*TEXTE FOURNI:*
########################################

Prédicateur : Chanoine Jean-Claude Crivelli
Date : 02 décembre 2012
Lieu : Institut La Pelouse, Bex
Type : radio
Je suis un adepte de Apple. La convivialité des Mac et de l’IPhone me convient bien. Ce qui me chagrine un peu, c’est que, chez Apple, vous recevez sans cesse des mises à jour. Comme je tiens à « être in », je reste à l’affût des mises à jour. Ma grande peur existentielle, ce serait de les manquer, de ne plus être à jour. Parce que, moi, je suis moderne.
Moderne. Le mot est lâché. Mais savez-vous qu’il est susceptible de plusieurs sens ? Aux yeux du philosophe, et dans un sens négatif, être moderne c’est être à la remorque de son temps, adhérer au mouvement perpétuel des choses, suivre la mode, se laisser séduire par la nouveauté et par l’éphémère : ce moderne-là est pris par le vertige du temps qui passe. Les « signes dans le soleil, la lune et les étoiles » – dont parle Jésus dans l’évangile de notre dimanche – l’affolent. Cette modernité-là ne peut que nous angoisser.
Or « moderne » peut prendre un sens éminemment positif. Ici je me réfère aux philosophes des Lumières (Kant, Hegel) et à un certain nombre de penseurs du XXe siècle – dont Michel Foucault et Hanna Arendt. Et vous verrez que cette philosophie rejoint celle de l’Évangile, quand ce dernier nous parle des signes des temps.
Être moderne a quelque chose à voir avec l’injonction de Jésus : « Tenez-vous sur vos gardes … restez éveillés et priez en tout temps : ainsi vous serez jugés dignes d’échapper à tout ce qui doit arriver ». Voir notre ch. 21 en saint Luc, où Jésus nous avertit de ne pas nous laisser égarer par les faux messies, les gourous à la mode.
Est moderne, celui qui reste éveillé. Particulièrement dans les périodes de crise, comme celle qui nous assaille actuellement, crise de l’économie, crise de l’éducation et de la transmission des valeurs, crise dans l’Église, … Dans de telles circonstances l’homme moderne est celui qui fait usage de son entendement. Et ici je pense à la devise de Kant Sapere aude qu’on peut traduire par « Aie le courage de te servir de ton entendement ». Aie le courage de penser, de t’interroger sur les temps qui sont les nôtres, de prendre position, de te situer par rapport au mouvement perpétuel du monde. Tâche de ressaisir ce qu’il y d’éternel dans le moment présent (cf. Michel Foucault). Réfléchis un peu, sinon tu risques d’être avalé dans le flux des moments qui passent. « Tenez-vous sur vos gardes de crainte que votre cœur ne s’alourdisse dans la débauche, l’ivrognerie et les soucis de la vie », nous avertit Jésus (Lc 21, 34). Ici notre foi rencontre la raison. Les disciples du Christ que nous sommes peuvent dialoguer avec les hommes et les femmes qui, sans nécessairement partager notre croyance, demeurent lucides et critiques en période de crise, appréhendent cette dernière comme une chance dont il faut partir et repartir. Benoît XVI revient souvent sur le dialogue entre la foi et la raison ; d’où son idée de créer un « Parvis des Gentils ».

########################################

(Entrées du jeu de données)
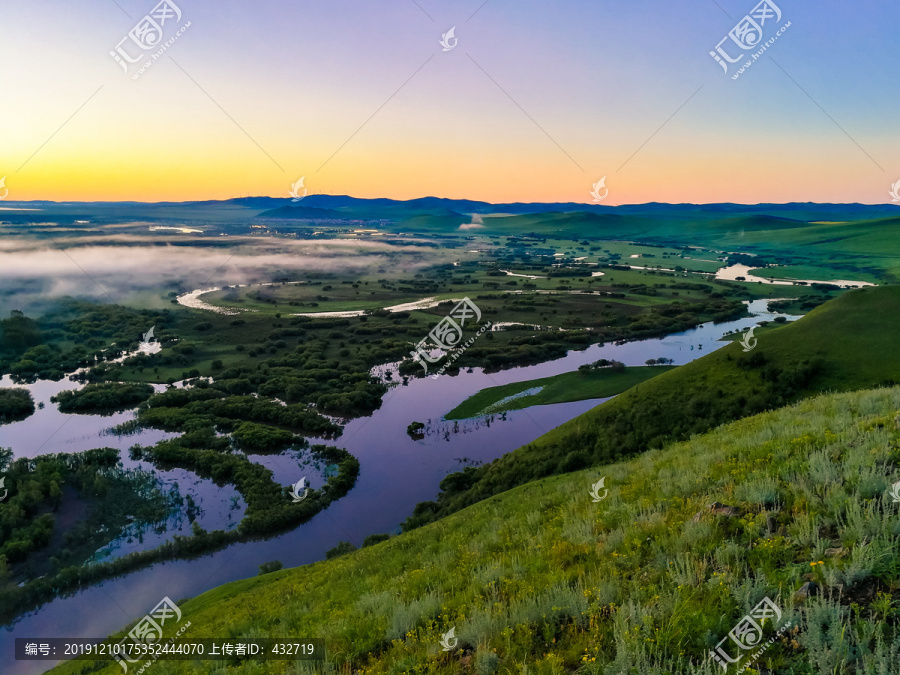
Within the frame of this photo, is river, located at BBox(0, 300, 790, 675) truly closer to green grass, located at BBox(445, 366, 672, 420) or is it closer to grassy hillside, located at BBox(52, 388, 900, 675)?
green grass, located at BBox(445, 366, 672, 420)

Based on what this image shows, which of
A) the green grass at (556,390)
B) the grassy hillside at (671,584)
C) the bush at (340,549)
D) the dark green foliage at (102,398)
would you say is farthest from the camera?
the dark green foliage at (102,398)

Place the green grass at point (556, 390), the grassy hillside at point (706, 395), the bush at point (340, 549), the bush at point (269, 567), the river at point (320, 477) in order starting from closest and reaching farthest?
the river at point (320, 477) → the bush at point (269, 567) → the bush at point (340, 549) → the grassy hillside at point (706, 395) → the green grass at point (556, 390)

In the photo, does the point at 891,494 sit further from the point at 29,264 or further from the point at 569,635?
the point at 29,264

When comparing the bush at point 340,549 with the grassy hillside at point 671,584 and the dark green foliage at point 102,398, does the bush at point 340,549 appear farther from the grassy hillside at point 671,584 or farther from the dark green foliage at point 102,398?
the dark green foliage at point 102,398

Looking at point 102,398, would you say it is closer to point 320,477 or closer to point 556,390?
point 320,477

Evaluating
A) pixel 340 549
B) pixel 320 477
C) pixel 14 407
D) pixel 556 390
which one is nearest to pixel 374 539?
pixel 340 549

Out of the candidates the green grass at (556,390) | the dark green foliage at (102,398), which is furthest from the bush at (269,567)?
the dark green foliage at (102,398)
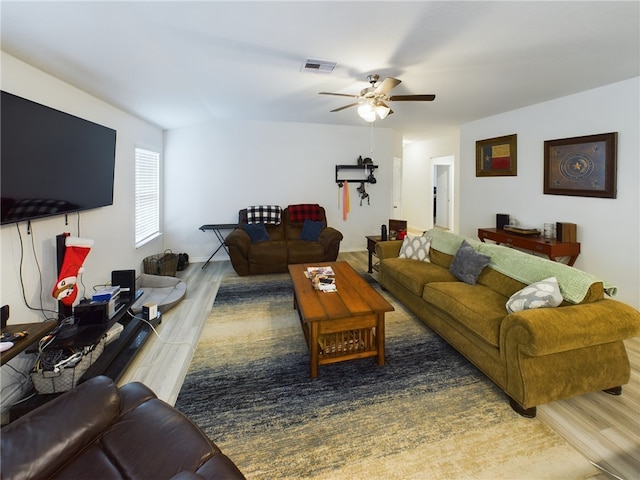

########################################

*LISTE DES EXERCICES:*
• a. Indiquez si chacun des énoncés suivants s'accorde avec l'homélie sur la modernité, en répondant par oui ou par non et en citant à l'identique les mots décisifs : (i) le prédicateur n'apprécie pas la convivialité des Mac ; (ii) Michel Foucault figure parmi les penseurs du XIXe siècle mentionnés ; (iii) la devise de Kant Sapere aude est rendue par « Aie le courage de te servir de ton entendement ».
• b. Reprenez l'homélie sur la modernité là où elle s'arrête et rédigez-en la suite.

*RÉPONSES PAR NUMÉRO:*
• a.
(i) Non : « La convivialité des Mac et de l’IPhone me convient bien. »
(ii) Non : « un certain nombre de penseurs du XXe siècle – dont Michel Foucault et Hanna Arendt »
(iii) Oui : « Sapere aude qu’on peut traduire par « Aie le courage de te servir de ton entendement » »

• b.
Au IIe siècle déjà saint Justin écrivait : Jésus Christ est le Logos souverain auquel tout le genre humain participe. Ceux qui ont vécu selon le Logos sont chrétiens, quoiqu’ils aient été réputés athées : tels ont été, chez les Grecs, Socrate et Héraclite et quelques autres.
Apologie I, 46, 2-3
En ce dimanche où les Écritures nous invitent à scruter les signes des temps – la 1ère lecture déjà éveillait notre attention : « En ces jours-là, en ce temps-là, je ferai naître chez David un Germe de justice » – comment ne pas rappeler le regard que le concile Vatican II portait sur le monde ?
Mû par la foi, se sachant conduit par l’Esprit du Seigneur qui remplit l’univers, le Peuple de Dieu s’efforce de discerner dans les événements, les exigences et les requêtes de notre temps, auxquels il participe avec les autres hommes, quels sont les signes véritables de la présence ou du dessein de Dieu. La foi, en effet, éclaire toutes choses d’une lumière nouvelle et nous fait connaître la volonté divine sur la vocation intégrale de l’homme, orientant ainsi l’esprit vers des solutions pleinement humaines.
Gaudium et spes 11
Scruter les signes des temps, voilà bien, pour les disciples que nous sommes, une manière de rester vigilants. De cette vigilance qui ne cesse d’être confortée par notre confiance en la présence inaliénable du Christ. Notre raison d’hommes et de femmes « modernes » ainsi que notre foi de disciples nous donnent l’audace d’interpréter les événements de notre monde. Les signes des temps deviennent alors signes de la foi, du moins signes avant-coureurs de cette justice promise par Dieu (cf 1ère lecture).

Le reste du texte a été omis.